Given request: State how many lines in the entries below contain the word "closer". Case counts, and the reply should be the number alone.

Spatial question records
▬▬▬▬▬▬
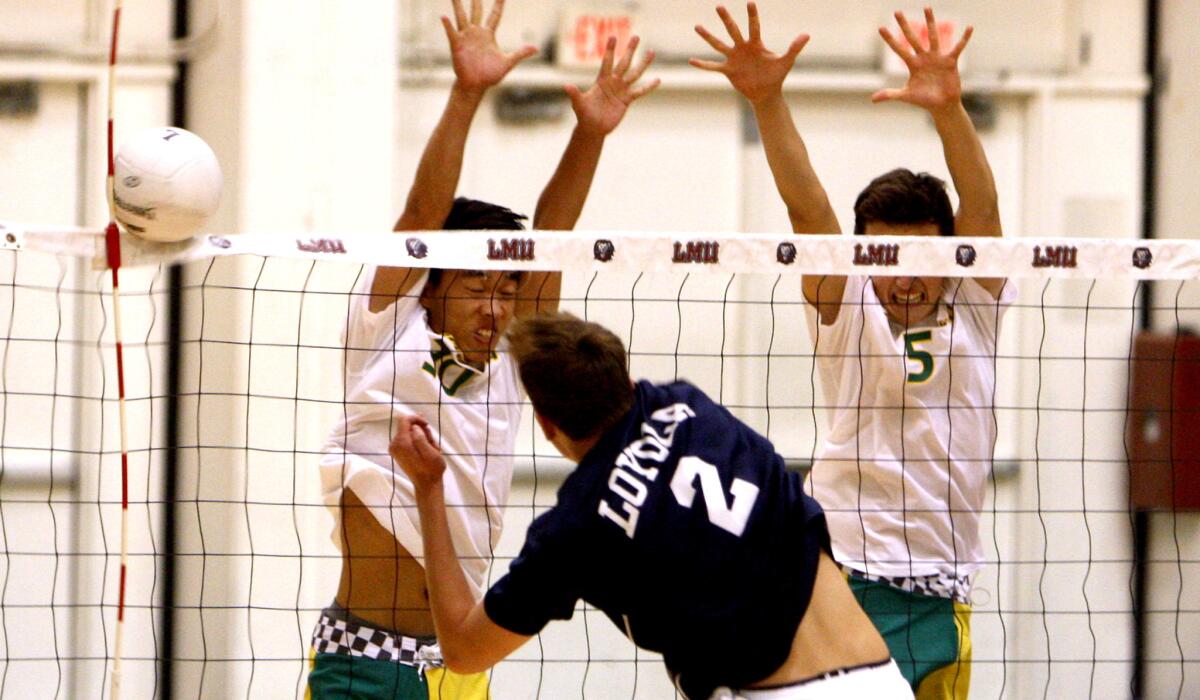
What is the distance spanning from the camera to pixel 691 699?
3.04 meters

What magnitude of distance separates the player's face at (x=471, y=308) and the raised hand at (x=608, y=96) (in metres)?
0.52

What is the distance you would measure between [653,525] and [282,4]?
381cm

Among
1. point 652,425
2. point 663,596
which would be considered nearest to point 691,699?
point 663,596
▬▬▬▬▬▬
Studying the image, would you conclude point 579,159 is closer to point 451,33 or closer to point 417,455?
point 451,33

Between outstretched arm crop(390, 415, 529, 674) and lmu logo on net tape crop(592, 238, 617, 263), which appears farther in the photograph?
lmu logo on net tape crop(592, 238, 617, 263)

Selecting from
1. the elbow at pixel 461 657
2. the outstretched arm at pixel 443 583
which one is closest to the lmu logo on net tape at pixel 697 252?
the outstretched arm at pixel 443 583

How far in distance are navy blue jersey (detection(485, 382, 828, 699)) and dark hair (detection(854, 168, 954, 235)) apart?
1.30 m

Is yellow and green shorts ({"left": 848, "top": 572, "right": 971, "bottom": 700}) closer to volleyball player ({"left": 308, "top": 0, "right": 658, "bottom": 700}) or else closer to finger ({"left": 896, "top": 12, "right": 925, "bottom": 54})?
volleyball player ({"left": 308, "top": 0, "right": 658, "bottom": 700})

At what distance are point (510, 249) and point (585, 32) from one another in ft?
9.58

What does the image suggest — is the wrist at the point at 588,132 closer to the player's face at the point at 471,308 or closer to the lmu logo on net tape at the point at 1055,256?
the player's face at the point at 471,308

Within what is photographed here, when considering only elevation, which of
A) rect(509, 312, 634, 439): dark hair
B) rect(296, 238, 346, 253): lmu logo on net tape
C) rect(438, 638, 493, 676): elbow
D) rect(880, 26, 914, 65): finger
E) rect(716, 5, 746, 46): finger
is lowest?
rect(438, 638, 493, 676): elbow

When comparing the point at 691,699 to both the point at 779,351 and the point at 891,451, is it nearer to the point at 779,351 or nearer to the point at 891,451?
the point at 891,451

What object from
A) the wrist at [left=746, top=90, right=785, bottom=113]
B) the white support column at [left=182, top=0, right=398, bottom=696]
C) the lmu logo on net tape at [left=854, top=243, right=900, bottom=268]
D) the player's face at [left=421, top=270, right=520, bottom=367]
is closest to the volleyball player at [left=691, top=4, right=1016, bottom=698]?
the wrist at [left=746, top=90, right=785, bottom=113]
▬▬▬▬▬▬
Result of the exercise: 3